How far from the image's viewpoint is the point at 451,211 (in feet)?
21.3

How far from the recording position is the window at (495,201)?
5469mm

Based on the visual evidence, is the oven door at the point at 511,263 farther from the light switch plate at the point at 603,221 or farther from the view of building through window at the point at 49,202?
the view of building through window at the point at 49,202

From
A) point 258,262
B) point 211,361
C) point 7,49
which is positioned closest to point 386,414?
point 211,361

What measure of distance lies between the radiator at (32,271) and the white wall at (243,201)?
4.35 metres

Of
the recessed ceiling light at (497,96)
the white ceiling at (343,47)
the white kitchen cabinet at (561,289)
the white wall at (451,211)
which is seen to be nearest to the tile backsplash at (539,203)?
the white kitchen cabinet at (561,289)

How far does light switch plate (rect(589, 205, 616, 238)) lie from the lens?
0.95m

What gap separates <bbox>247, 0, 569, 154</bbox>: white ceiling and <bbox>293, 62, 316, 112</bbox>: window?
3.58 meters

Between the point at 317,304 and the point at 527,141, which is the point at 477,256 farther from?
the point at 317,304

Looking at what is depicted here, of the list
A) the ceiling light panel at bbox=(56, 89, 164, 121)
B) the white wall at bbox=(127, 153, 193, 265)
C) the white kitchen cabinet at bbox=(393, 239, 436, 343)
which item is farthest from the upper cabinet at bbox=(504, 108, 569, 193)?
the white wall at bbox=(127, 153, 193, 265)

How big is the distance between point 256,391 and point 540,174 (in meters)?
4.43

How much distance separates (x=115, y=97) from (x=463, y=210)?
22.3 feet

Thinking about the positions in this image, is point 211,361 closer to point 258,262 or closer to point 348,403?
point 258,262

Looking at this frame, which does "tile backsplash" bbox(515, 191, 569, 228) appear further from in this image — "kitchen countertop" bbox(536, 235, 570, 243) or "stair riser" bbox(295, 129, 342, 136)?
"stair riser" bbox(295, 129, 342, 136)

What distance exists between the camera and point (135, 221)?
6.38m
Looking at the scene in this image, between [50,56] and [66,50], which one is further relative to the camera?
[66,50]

### What is required
Find the line containing "How big is the", then output it and every line after it to the end of the data, exactly.

### The answer
How big is the distance between point 256,391 and point 540,174 (in meters)?
4.43

How much distance separates (x=115, y=97) from (x=463, y=210)?
22.3 feet

Thinking about the positions in this image, is point 211,361 closer to point 258,262 or closer to point 348,403?
point 258,262

Looking at this frame, which does "tile backsplash" bbox(515, 191, 569, 228) appear further from in this image — "kitchen countertop" bbox(536, 235, 570, 243) or "stair riser" bbox(295, 129, 342, 136)?
"stair riser" bbox(295, 129, 342, 136)

What distance exists between the camera and point (135, 221)?
6.38m
Looking at the scene in this image, between [50,56] and [66,50], which one is further relative to the camera?
[66,50]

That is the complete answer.